**Extracted information**

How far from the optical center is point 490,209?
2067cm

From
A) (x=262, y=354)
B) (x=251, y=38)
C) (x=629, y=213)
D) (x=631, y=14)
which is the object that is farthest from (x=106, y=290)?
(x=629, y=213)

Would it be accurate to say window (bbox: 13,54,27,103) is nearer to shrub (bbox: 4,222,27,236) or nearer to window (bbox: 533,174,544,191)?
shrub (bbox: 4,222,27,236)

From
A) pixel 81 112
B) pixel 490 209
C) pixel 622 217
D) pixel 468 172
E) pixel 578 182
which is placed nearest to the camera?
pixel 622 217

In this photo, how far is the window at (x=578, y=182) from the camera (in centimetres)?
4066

**What to work on**
Copy out all of the material above word for word, changing nothing in any line.

**Written solution**
How far from the optical center is point 490,209?
2067cm

From
A) (x=262, y=354)
B) (x=251, y=38)
C) (x=629, y=213)
D) (x=631, y=14)
which is the object that is farthest from (x=106, y=290)?
(x=629, y=213)

Would it be accurate to say window (bbox: 13,54,27,103) is nearer to shrub (bbox: 4,222,27,236) or nearer to window (bbox: 533,174,544,191)?
shrub (bbox: 4,222,27,236)

From
A) pixel 81 112
B) pixel 490 209
C) pixel 622 217
D) pixel 468 172
E) pixel 578 182
which is placed nearest to the camera?
pixel 622 217

In this photo, how far is the window at (x=578, y=182) from the camera (in centimetres)?
4066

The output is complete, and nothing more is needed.